The Patriot Post® · 'Who Will Rest and Who Will Wander'
There is a transfixing passage in the High Holy Day liturgy, recited on Rosh Hashanah, the Jewish New Year, and Yom Kippur, the Day of Atonement, which depicts God sitting in judgment of mankind, reviewing each person’s deeds and deciding who will live and who will die.
Ominously, the ancient prayer enumerates the awful ways a life can end. “Who by water and who by fire; who by sword and who by beast; who of hunger and who of thirst; who by earthquake and who by plague…”
Then comes a shift. Something else is at stake: “Who will rest and who will wander.”
The juxtaposition seems incongruous. Can those condemned to “wander” in the year ahead – to be exiled, displaced, to be forced to flee – be likened to those who will meet death by sword or plague? The uprooted and evacuated, after all, can always make new lives for themselves elsewhere. The dead cannot.
Of course it is true that many refugees successfully start over, and the rabbis of antiquity who composed this prayer would have been the last to deny that where there is life there is always hope. But like Jews since time immemorial, they knew only too well how terrible the fate of refugees and dispossessed migrants can be.
The UN High Commissioner for Refugees reported in June that for the first time since World War II, the number of refugees worldwide exceeds 50 million. “We are witnessing a quantum leap in forced displacement in the world,” said António Guterres, who heads the UN’s refugee agency. “There is no humanitarian response able to solve the problems of so many people.”
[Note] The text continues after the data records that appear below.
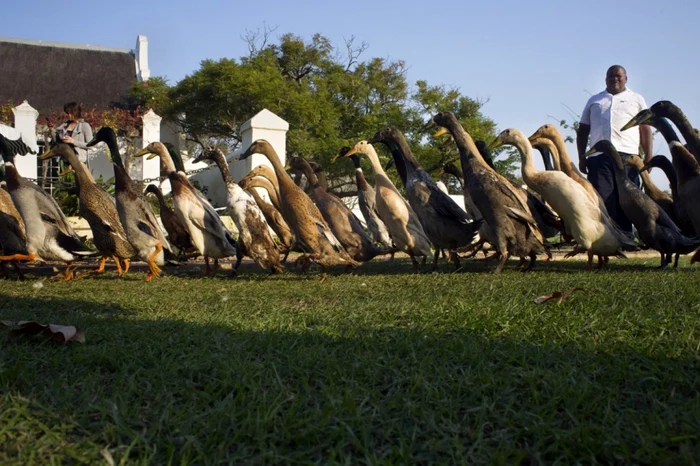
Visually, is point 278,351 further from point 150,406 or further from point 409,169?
point 409,169

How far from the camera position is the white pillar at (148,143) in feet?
56.3

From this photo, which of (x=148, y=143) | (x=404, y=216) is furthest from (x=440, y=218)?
(x=148, y=143)

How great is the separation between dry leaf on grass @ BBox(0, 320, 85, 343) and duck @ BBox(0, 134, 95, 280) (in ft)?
13.0

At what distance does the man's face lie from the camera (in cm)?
859

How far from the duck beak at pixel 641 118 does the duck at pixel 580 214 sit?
1522mm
This flood wave of suffering and disaster shows no sign of having crested. In just the past week, more than 150,000 Kurdish refugees from Syria have fled into Turkey, which was already reeling from an influx of 1.5 million refugees displaced by the Syrian civil war. At least as many Syrians have poured into Lebanon and Jordan.
“It is the war in Syria that most dramatically illustrates how quickly a country’s fate can be upended by civil war,” observes the New York Times. “In 2008, it was the world’s second largest refugee-hosting country. By 2013, it was the world’s second largest refugee-producing country.” Yet Syrians constitute only a fraction of the planet’s desperate exiles, asylum-seekers, and expellees. Millions more have been driven – by fear or violence or hunger or persecution or natural catastrophes – from their homes in Afghanistan, Somalia, Burma and elsewhere.
The plight of certain groups of refugees – Vietnamese boat people, Sudanese migrants from Darfur, victims of ethnic cleansing in Bosnia, Cubans escaping a Communist tyranny – will sometimes touch the heart of societies fortunate enough to be blessed with domestic tranquility and prosperity. Far more commonly, they will be resented or spurned or ignored.
Or worse: Australia last Friday signed an agreement to transfer asylum-seekers to Cambodia, rather than grant them safe haven on Australian soil. When a wave of child migrants from violence-plagued Central American countries crossed into Texas earlier this year, many Americans across the political spectrum demanded that they be sent back.
Like war, refugee flows have been part of the human condition since the dawn of history. And if any people has known the anguish of being forced to “wander,” it is the Jews, whose history is replete with banishment and exile.
In the Middle Ages, Jews were expelled en masse from England and France and Spain and Austria; in the 20th century they were driven by oppression and pogroms from Egypt and Iraq and Libya and Syria. When the Pew Research Center, in a 2012 report, analyzed the religious composition of the world’s migrants, it found that one in four Jews today live in a country other than the one they were born in – far and away the highest percentage of any religious group. Not all who migrated fled in fear or from danger. But the Jewish people know from long and painful experience that “who will rest and who will wander” can be as momentous a fate as life and death.
In the final paragraphs of A History of the Jews, Paul Johnson writes: “The Jews were the emblem of homeless and vulnerable humanity. But is not the whole earth no more than a temporary transit-camp?”
That lesson could hardly be more urgent. Every minute eight more people become refugees, leaving everything behind to escape war, persecution, or terror. No one can relieve all the suffering that dreadful statistic represents. But surely each of us can relieve some of it.
(Jeff Jacoby is a columnist for The Boston Globe).